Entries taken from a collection

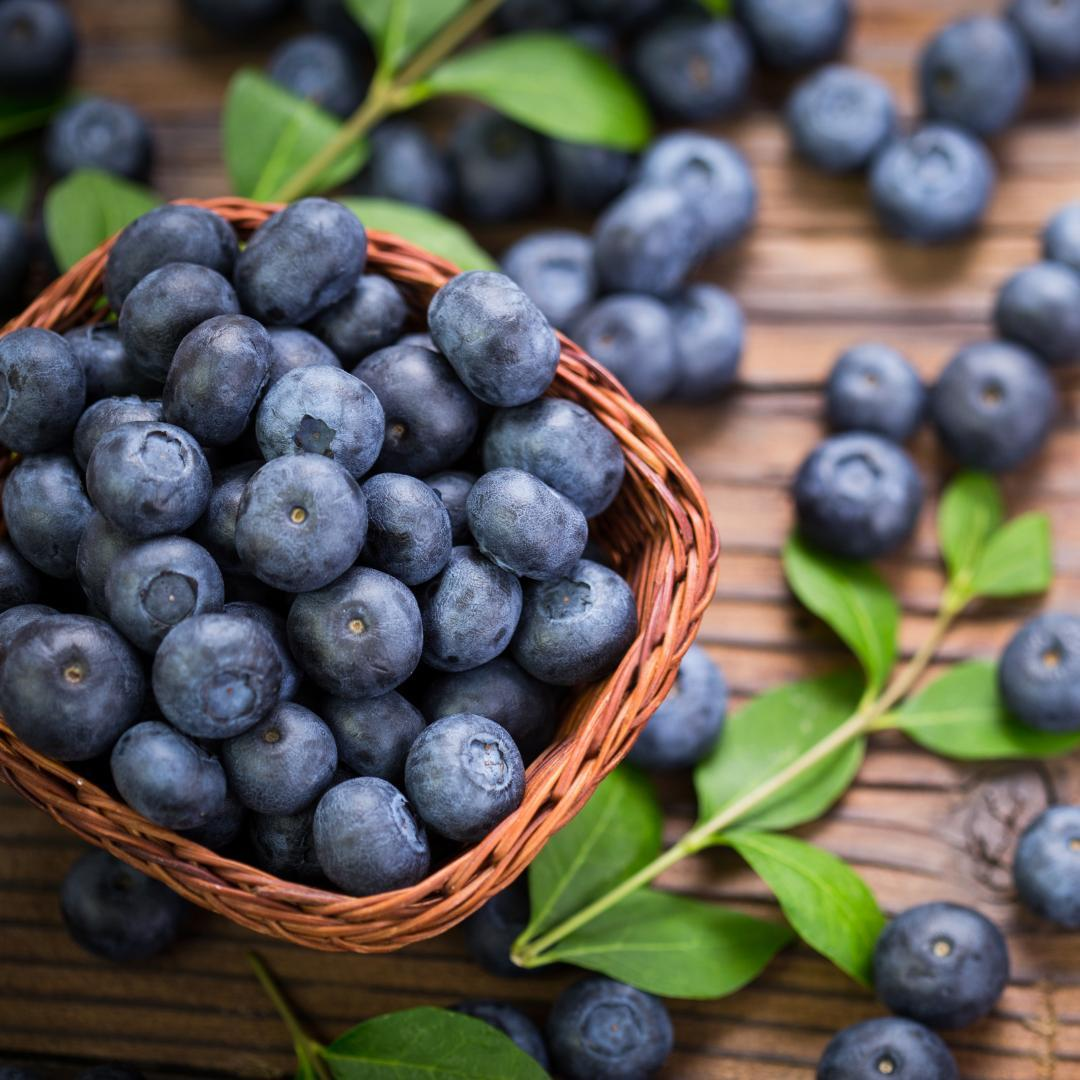 Get your blueberries before they're gone. DownHome Harvest blueberry bushes by Southern Living are disease and pest resistant, heat tolerant, and produce flavorful berries. Just $9.88 each!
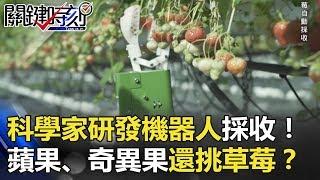 人力太慢!?科學家研發機器人採收蘋果、奇異果…還會挑選草莓!? 關鍵時刻 20171229-6 朱學恒 黃創夏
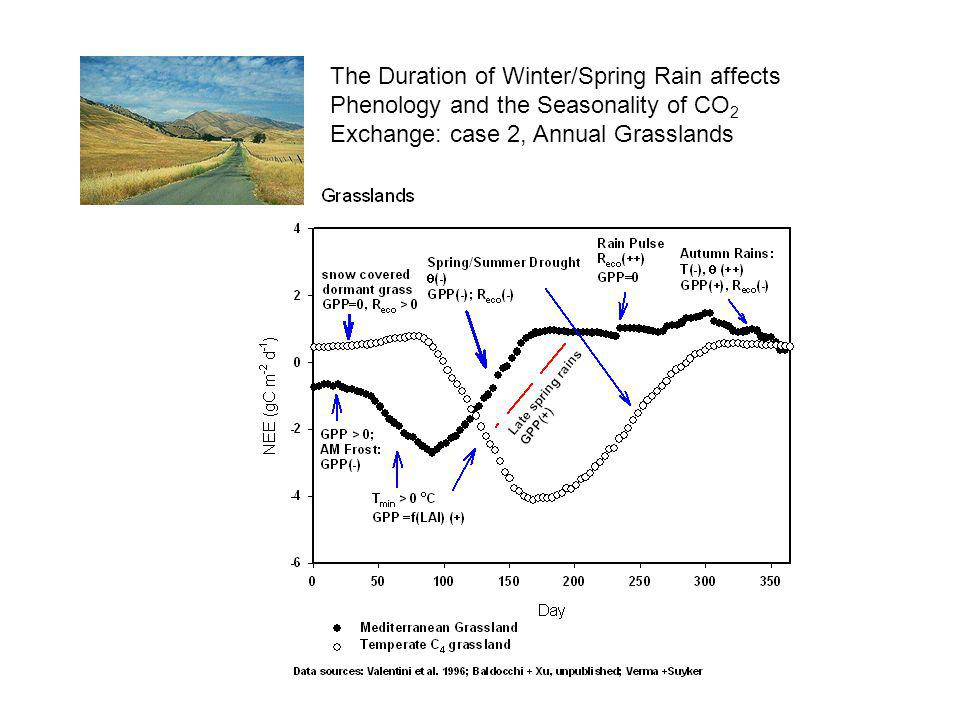The Duration of Winter/Spring Rain affects Phenology and the Seasonality of CO2 Exchange: case 2, Annual Grasslands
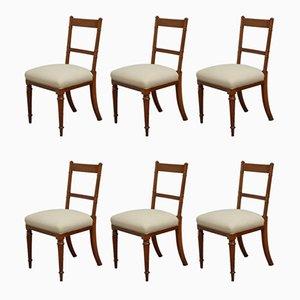 19th Century Walnut Dining Chairs, Set of 6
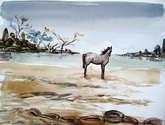 caballo en la costa
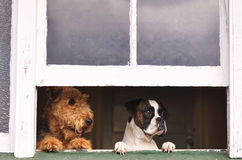 Two different breeds of dogs looking out window Stock Images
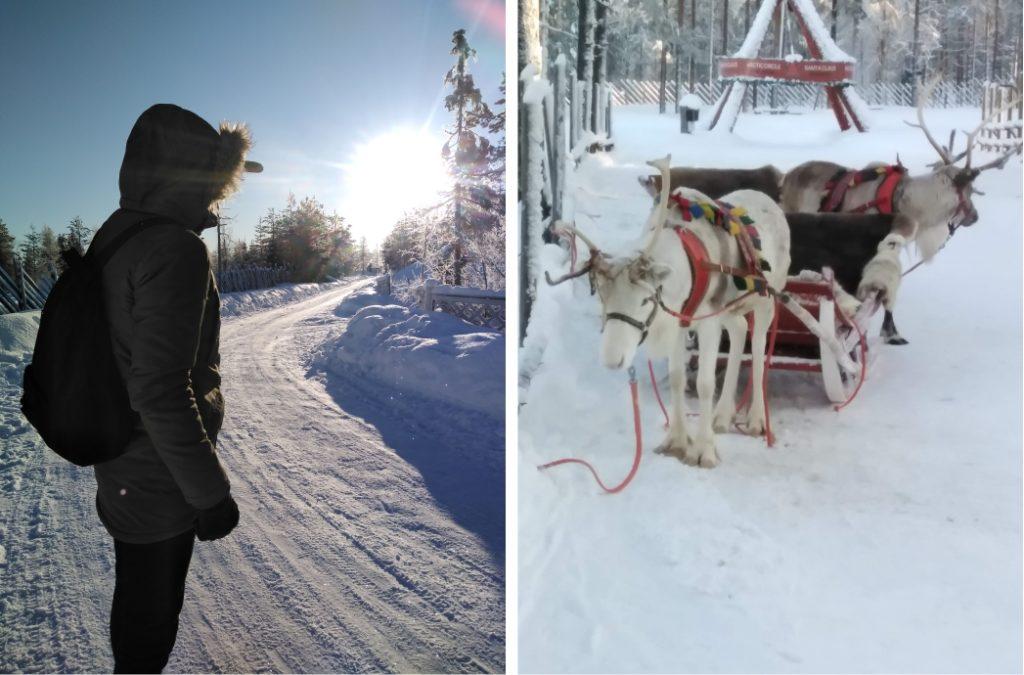 Vacanță în Laponia, zapada, soare, sanie trasa de reni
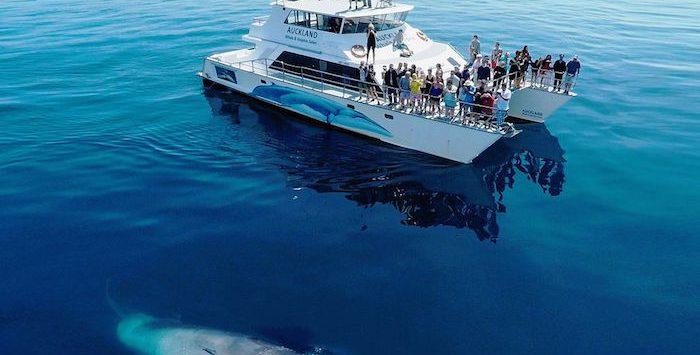 brydes_whale_-_hauraki_gulf_marine_park_new_zealand
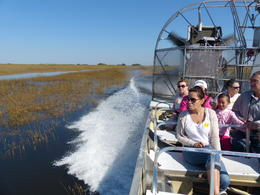 Photo of Miami Miami Everglades Airboat Adventure with Biscayne Bay Cruise Vollgas
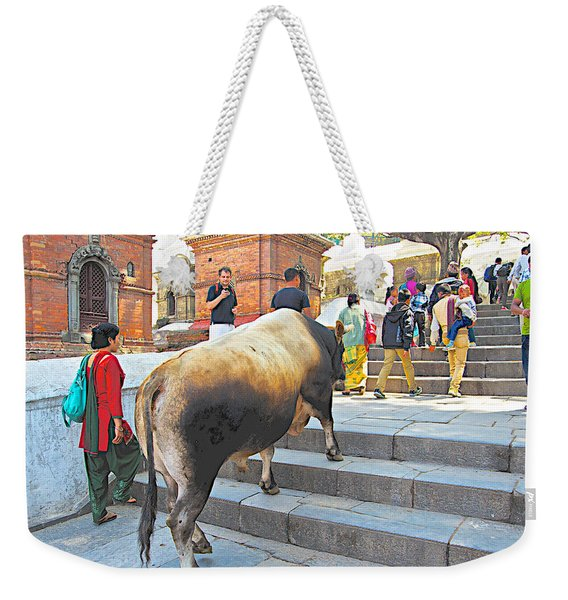 A Holy Cow Climbing Steps From Bagmati River In Kathmandu-nepal  Weekender Tote Bag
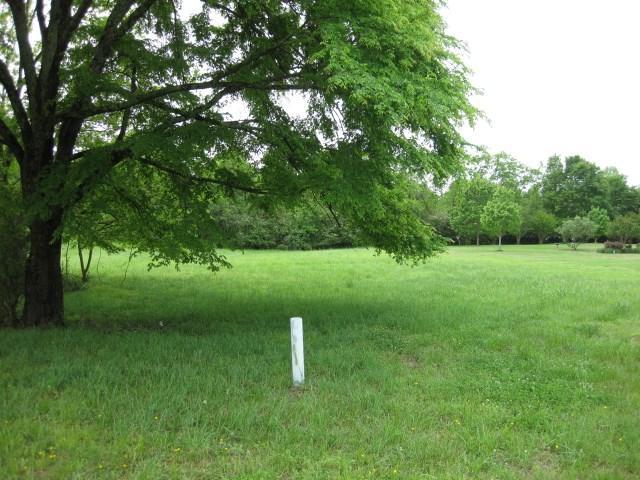 115 Cedar Hill Cv, Somerville, TN 38068 (#10000865) :: The Wallace Team - RE/MAX On Point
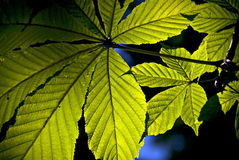 Leaves. Several leaves expose in the sun Stock Photography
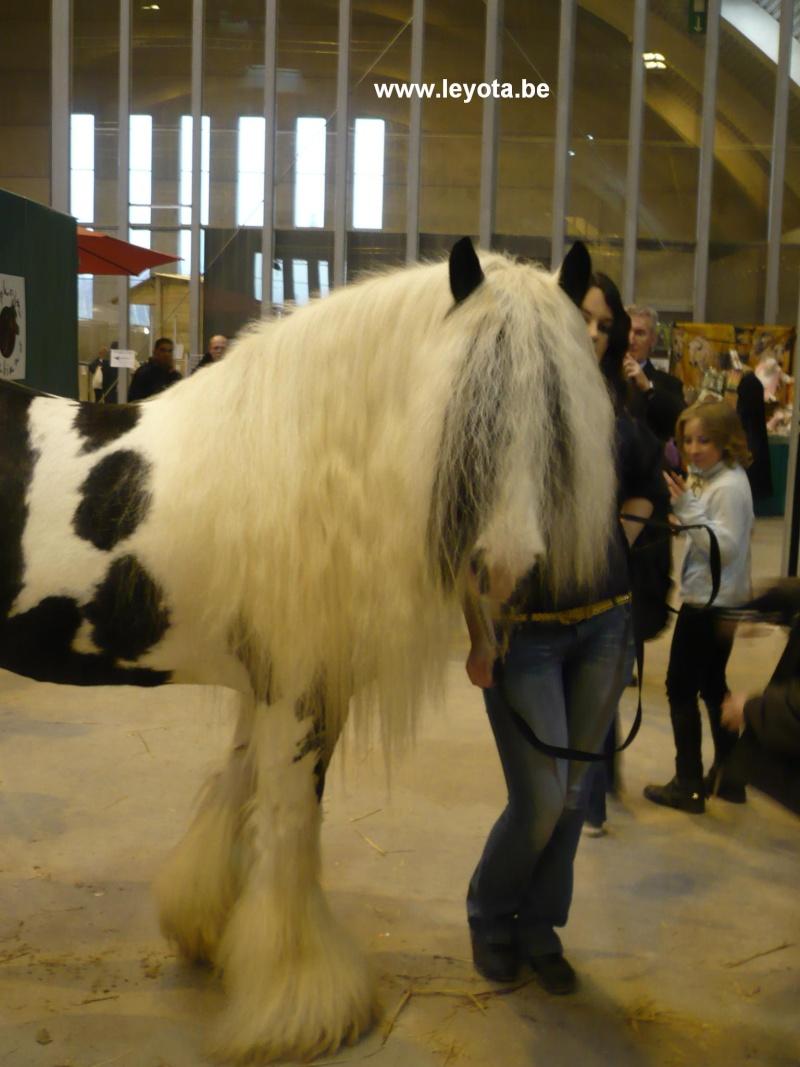 Salon du cheval ---> VIDEO + photos 2008-012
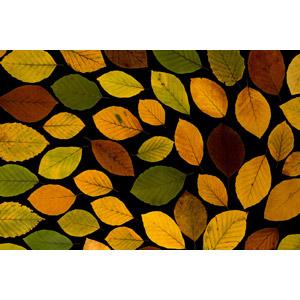 フリー写真, 植物, 葉っぱ, 落葉(落ち葉), 紅葉(黄葉), 秋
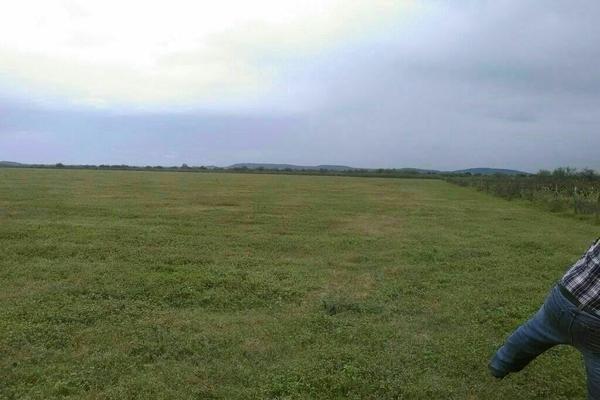 Foto de terreno comercial en venta en rancho topila , topila, tampico alto, veracruz de ignacio de la llave, 5926119 No. 02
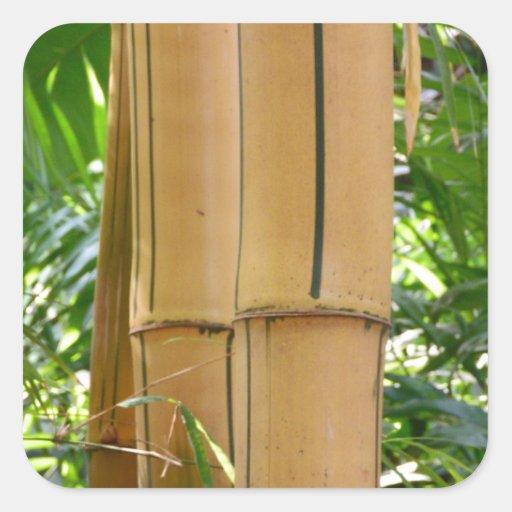 Bambú Calcomanía Cuadradase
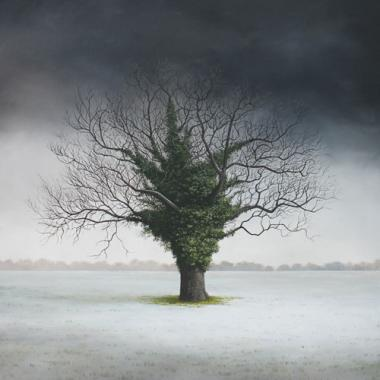 Hybrid Gallery Lee Madgwick A Dusting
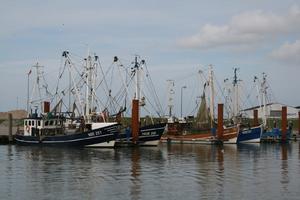Fischkutter, Hafen, Ebbe und Flut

**YOUR OBJECTIVE**
Apart from the pictures, repeat every entry exactly.

**WRITTEN ANSWER**
 Get your blueberries before they're gone. DownHome Harvest blueberry bushes by Southern Living are disease and pest resistant, heat tolerant, and produce flavorful berries. Just $9.88 each!
 人力太慢!?科學家研發機器人採收蘋果、奇異果…還會挑選草莓!? 關鍵時刻 20171229-6 朱學恒 黃創夏
The Duration of Winter/Spring Rain affects Phenology and the Seasonality of CO2 Exchange: case 2, Annual Grasslands
 19th Century Walnut Dining Chairs, Set of 6
 caballo en la costa
 Two different breeds of dogs looking out window Stock Images
 Vacanță în Laponia, zapada, soare, sanie trasa de reni
 brydes_whale_-_hauraki_gulf_marine_park_new_zealand
 Photo of Miami Miami Everglades Airboat Adventure with Biscayne Bay Cruise Vollgas
 A Holy Cow Climbing Steps From Bagmati River In Kathmandu-nepal  Weekender Tote Bag
 115 Cedar Hill Cv, Somerville, TN 38068 (#10000865) :: The Wallace Team - RE/MAX On Point
 Leaves. Several leaves expose in the sun Stock Photography
 Salon du cheval ---> VIDEO + photos 2008-012
 フリー写真, 植物, 葉っぱ, 落葉(落ち葉), 紅葉(黄葉), 秋
 Foto de terreno comercial en venta en rancho topila , topila, tampico alto, veracruz de ignacio de la llave, 5926119 No. 02
 Bambú Calcomanía Cuadradase
 Hybrid Gallery Lee Madgwick A Dusting
Fischkutter, Hafen, Ebbe und Flut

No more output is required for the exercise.